Please repeat every one of the entries below word for word, leaving the pictures out of your answer.

Records shown
------------------------------------------------
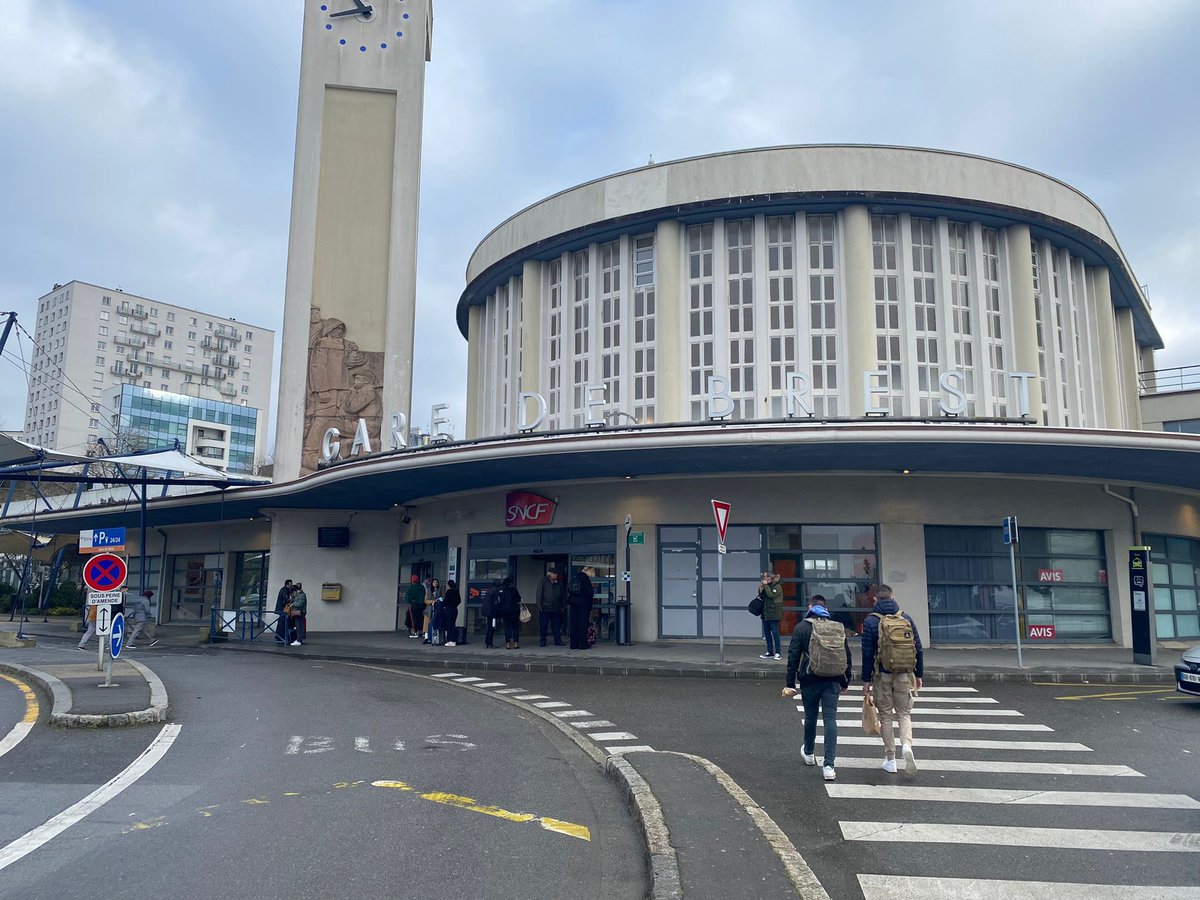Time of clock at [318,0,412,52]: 10:42
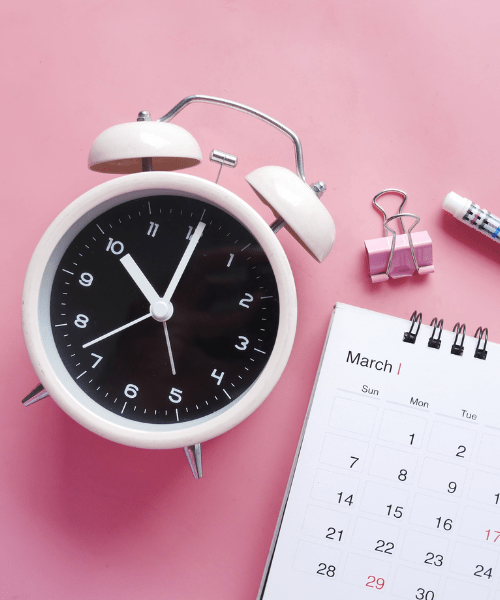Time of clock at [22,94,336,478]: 11:05
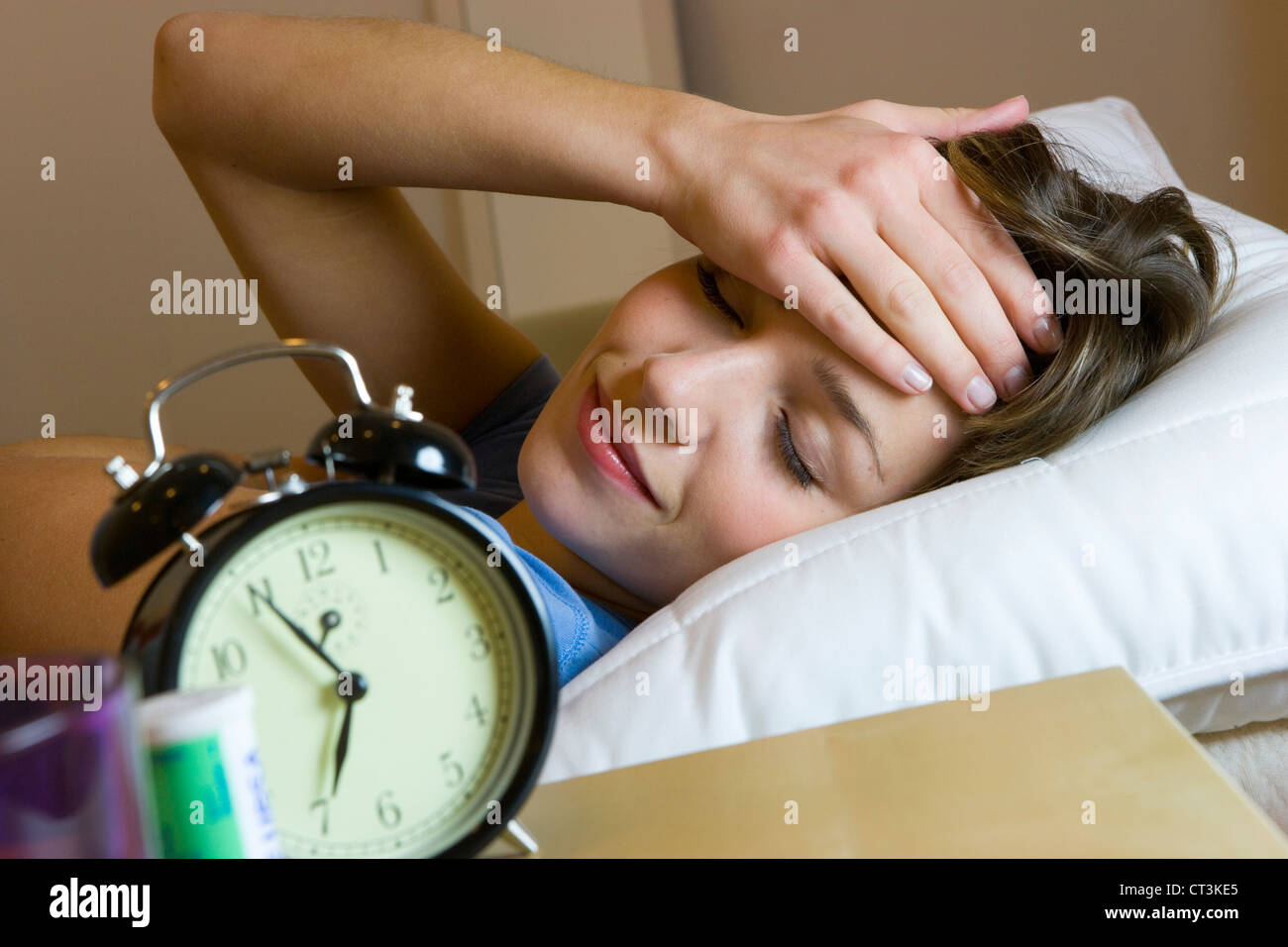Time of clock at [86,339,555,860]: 6:55
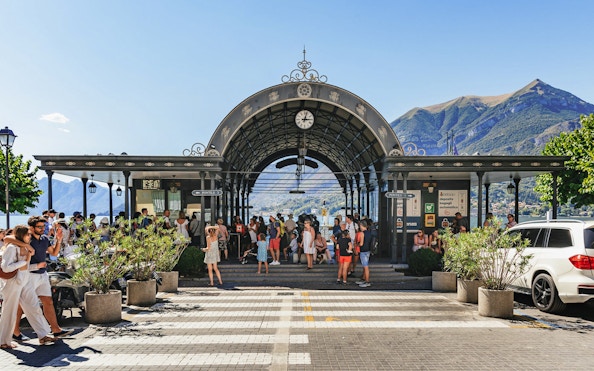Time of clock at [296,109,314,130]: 3:02
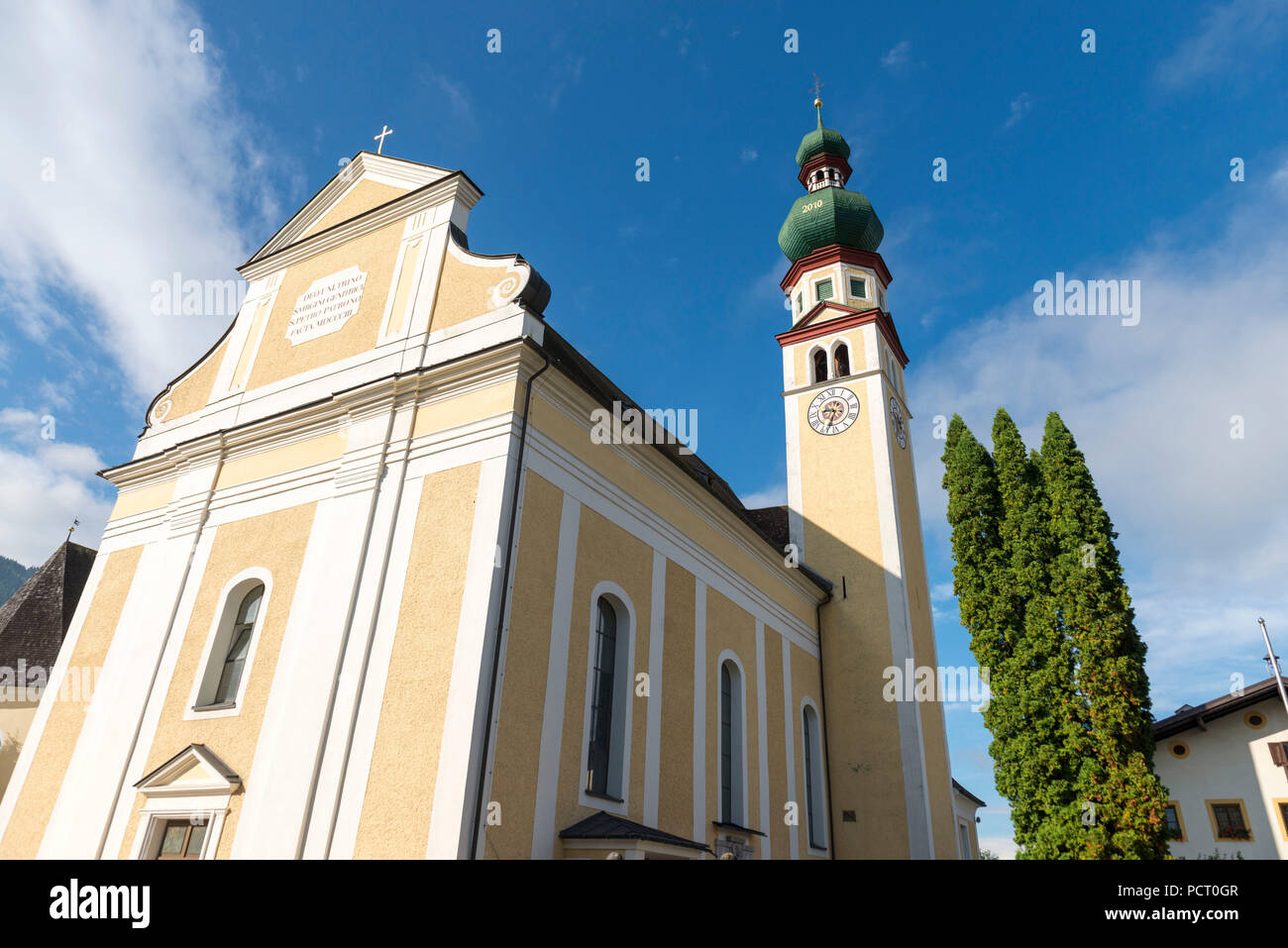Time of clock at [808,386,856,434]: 9:33
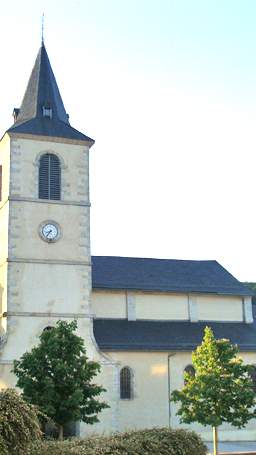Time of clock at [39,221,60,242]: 8:36
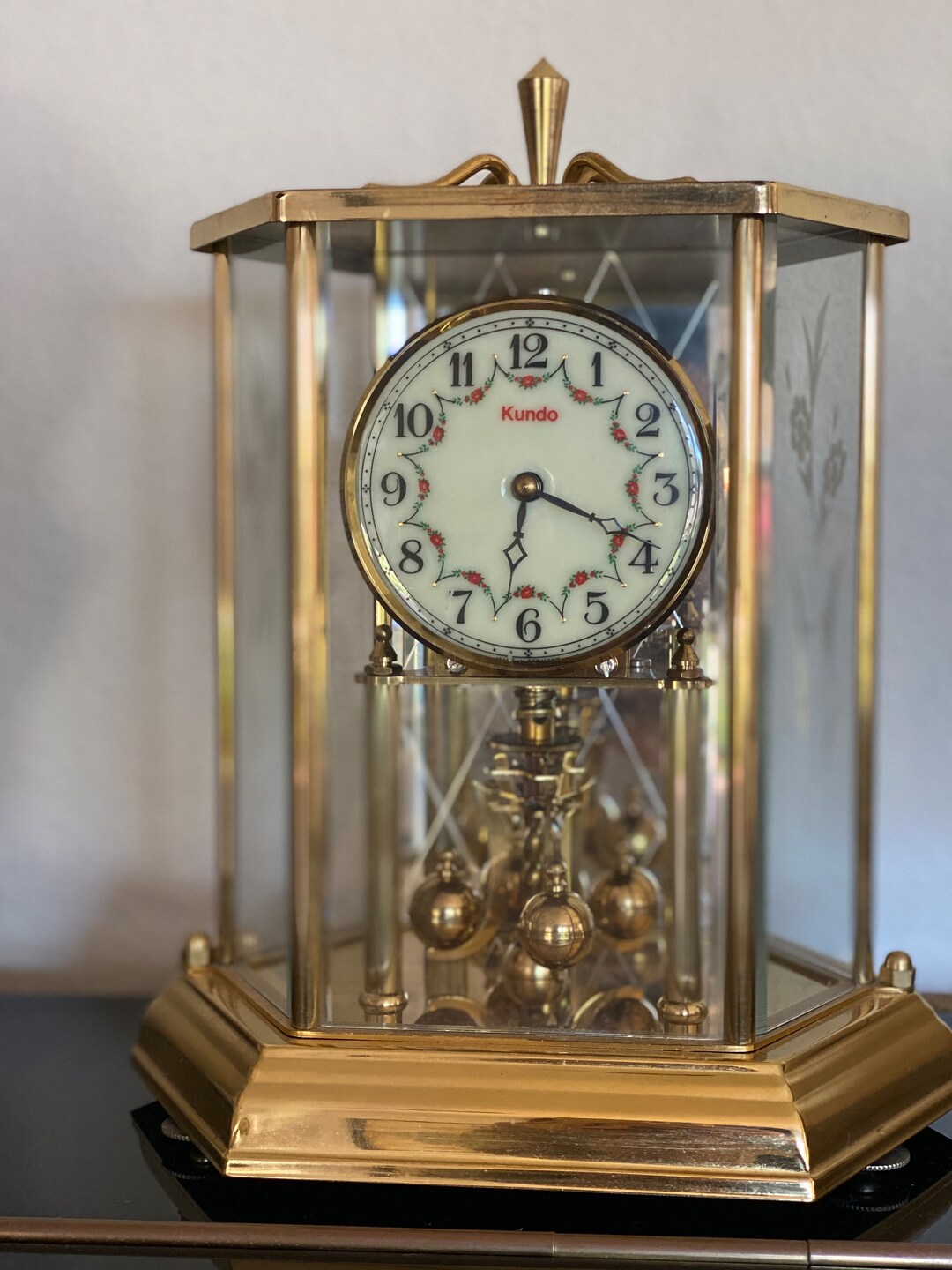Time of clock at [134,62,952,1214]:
------------------------------------------------
The completed task
Time of clock at [318,0,412,52]: 10:42
Time of clock at [22,94,336,478]: 11:05
Time of clock at [86,339,555,860]: 6:55
Time of clock at [296,109,314,130]: 3:02
Time of clock at [808,386,856,434]: 9:33
Time of clock at [39,221,60,242]: 8:36
Time of clock at [134,62,952,1214]:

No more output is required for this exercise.